Data for the task START

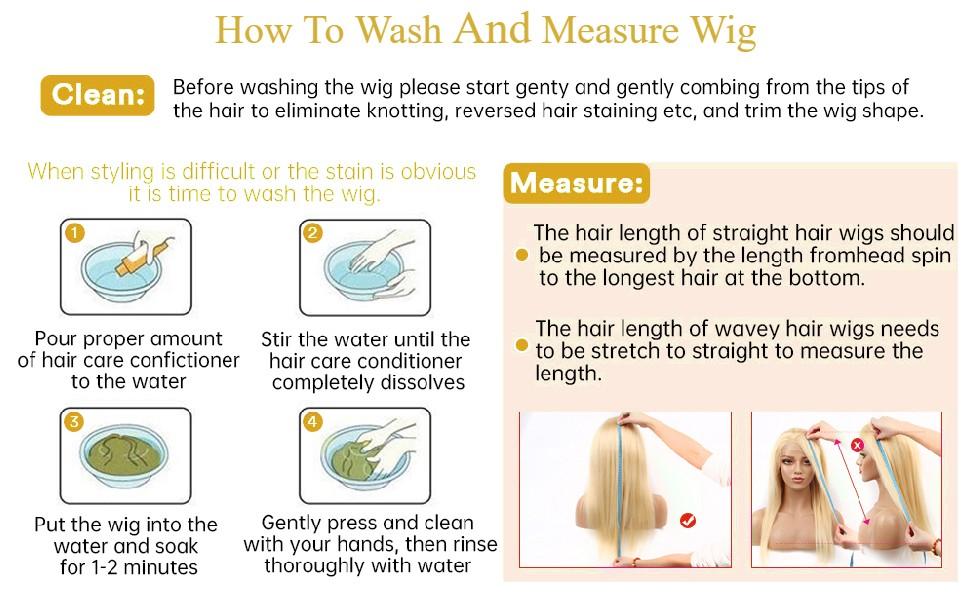 How To Wash And Measure Wig

Clean: Before washing the wig please start genty and gently combing from the tips of the hair to eliminate knotting, reversed hair staining etc, and trim the wig shape.

When styling is difficult or the stain is obvious it is time to wash the wig.

1

Pour proper amount of hair care confictioner to the water

2

Stir the water until the hair care conditioner completely dissolves

3

Put the wig into the water and soak for 1-2 minutes

4

Gently press and clean with your hands, then rinse thoroughly with water

Measure:

The hair length of straight hair wigs should be measured by the length fromhead spin to the longest hair at the bottom.

The hair length of wavey hair wigs needs to be stretch to straight to measure the length.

Data for the task END

Task directions: Spot the lines above that mention "straight" and copy them.

Response box:
The hair length of straight hair wigs should be measured by the length fromhead spin to the longest hair at the bottom.
The hair length of wavey hair wigs needs to be stretch to straight to measure the length.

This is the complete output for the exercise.